What the task asks
Every record here must be copied exactly, except for the images it holds.

Given data
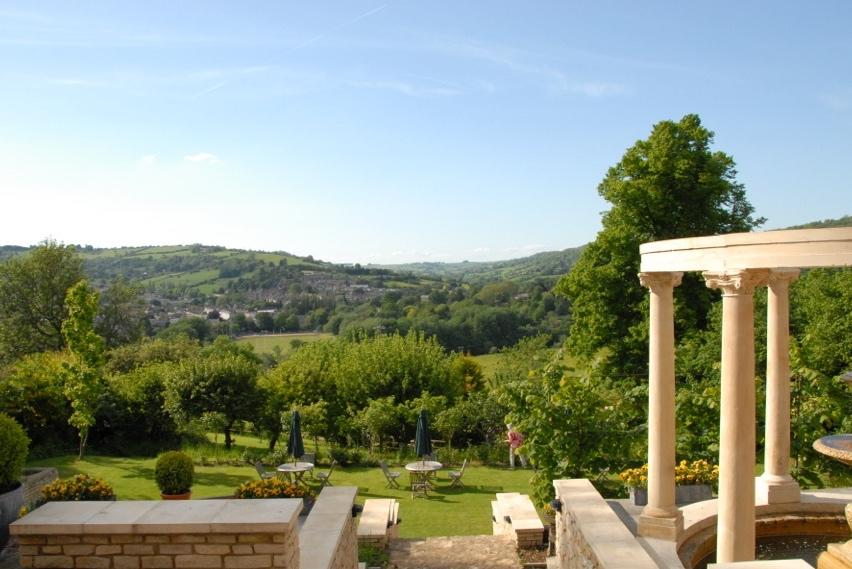 FRONT PAGE - terraces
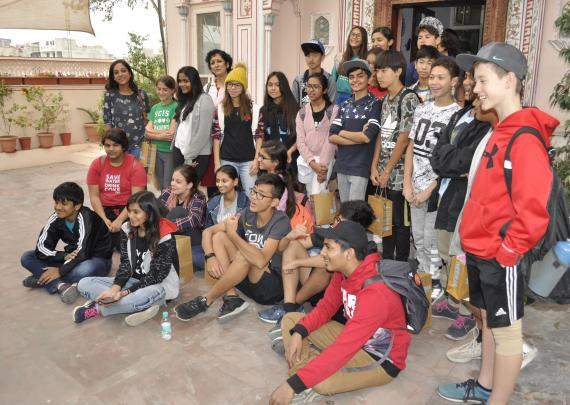 Mercedes-Benz International School, Pune visits Neerja International Inc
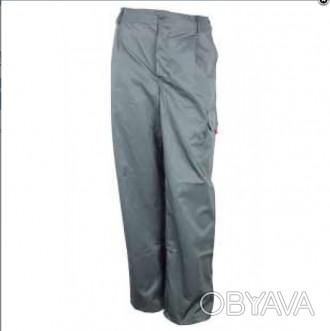 Серые рабочие брюки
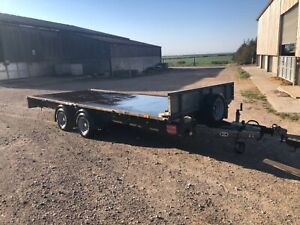 2014 Ifor Williams lm166 16ft flat trailer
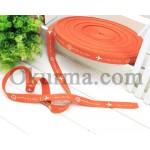 4704020041 - Emily Tape 2cm, Orange, Per FT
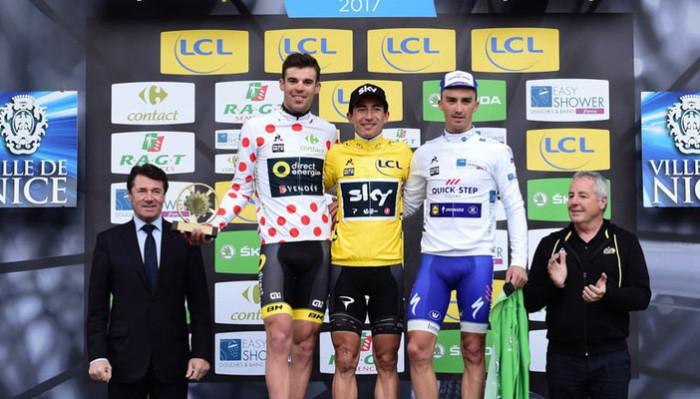 El podio de la París Niza 2017, con Sergio Henao como campeón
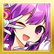 Icon - Metamorphy.png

The answer
 FRONT PAGE - terraces
 Mercedes-Benz International School, Pune visits Neerja International Inc
 Серые рабочие брюки
 2014 Ifor Williams lm166 16ft flat trailer
 4704020041 - Emily Tape 2cm, Orange, Per FT
 El podio de la París Niza 2017, con Sergio Henao como campeón
 Icon - Metamorphy.png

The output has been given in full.